絡まる残り香―滴る甘い蜜―

【第三話】: 地下の渇望、快感への回廊 2

喉の奥から漏れるのは、もはや言葉にならない、断続的で湿った喘ぎ声だけだ。

​美奈代は四つん這いになり腰を突き出し、ひとみの秘部を指で激しく、執拗に抉り続けていた、その時。

背後から音もなく伸びた「誰か」の舌が、美奈代の露わになった秘丘を、下から上へと一気に舐め上げた。

それは生温かく、身体がぞくッとする一瞬の
出来事だった。

「……っ!?」

剥き出しの粘膜に熱い舌を這わせるのは見知らぬ「店の客」だ。

美奈代の筋肉がキュッと硬直し、ひとみの中に挿し込まれた指が、無意識に深く、鋭く突き刺さる。

男の放つ、饐えた煙草の香りと野性的な汗の匂いが、美奈代のサンダルウッドの芳香と混ざり合う。

そこへ更にもう一人、影のように寄り添った別の客が、四つん這いの美奈代の背に覆い被さった。

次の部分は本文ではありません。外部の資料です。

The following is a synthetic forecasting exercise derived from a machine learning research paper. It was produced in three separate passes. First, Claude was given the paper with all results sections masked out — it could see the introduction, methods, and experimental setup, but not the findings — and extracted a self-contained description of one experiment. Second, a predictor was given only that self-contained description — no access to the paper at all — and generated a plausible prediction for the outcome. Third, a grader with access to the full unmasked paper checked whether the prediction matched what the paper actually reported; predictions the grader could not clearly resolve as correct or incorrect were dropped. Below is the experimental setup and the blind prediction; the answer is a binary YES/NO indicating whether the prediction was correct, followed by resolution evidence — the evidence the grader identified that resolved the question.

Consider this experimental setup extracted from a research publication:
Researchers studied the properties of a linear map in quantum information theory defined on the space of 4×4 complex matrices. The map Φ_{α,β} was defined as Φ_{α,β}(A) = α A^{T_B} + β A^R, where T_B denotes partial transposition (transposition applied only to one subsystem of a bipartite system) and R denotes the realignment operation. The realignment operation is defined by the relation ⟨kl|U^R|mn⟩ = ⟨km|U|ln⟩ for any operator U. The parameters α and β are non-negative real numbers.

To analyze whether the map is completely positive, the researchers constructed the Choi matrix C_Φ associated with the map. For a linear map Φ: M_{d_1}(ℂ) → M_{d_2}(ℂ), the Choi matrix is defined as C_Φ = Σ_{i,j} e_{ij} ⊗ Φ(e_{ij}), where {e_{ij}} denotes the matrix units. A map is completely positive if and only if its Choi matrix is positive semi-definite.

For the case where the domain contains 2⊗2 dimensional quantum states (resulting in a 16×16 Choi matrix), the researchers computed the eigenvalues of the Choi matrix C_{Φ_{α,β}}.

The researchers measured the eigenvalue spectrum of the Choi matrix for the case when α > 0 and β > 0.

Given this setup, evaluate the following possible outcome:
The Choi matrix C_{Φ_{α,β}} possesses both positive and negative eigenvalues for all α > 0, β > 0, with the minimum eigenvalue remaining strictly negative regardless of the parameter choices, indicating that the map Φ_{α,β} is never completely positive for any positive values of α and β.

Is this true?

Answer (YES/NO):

ざらついた舌が彼女の肩甲骨から背骨の窪みへと、じわりと湿った筋を描きながら舐め廻す。

「……ぁ、……んふ、……」

美奈代の乳首を、男の指先がコリコリと執拗につねり上げ、硬質な突起へと変えていった。

ひとみの視界には、自分を責め立てる美奈代の、恍惚と苦悶が入り混じった歪な表情が焼き付く。

自身の秘部を穿つ美奈代の指が、クリトリスの尖端をクチュクチュと、卑猥な粘着音を立てて弾いた。

下腹部を突き抜けるような痺れる痛みが、ひとみの脳髄を白く塗り潰していく。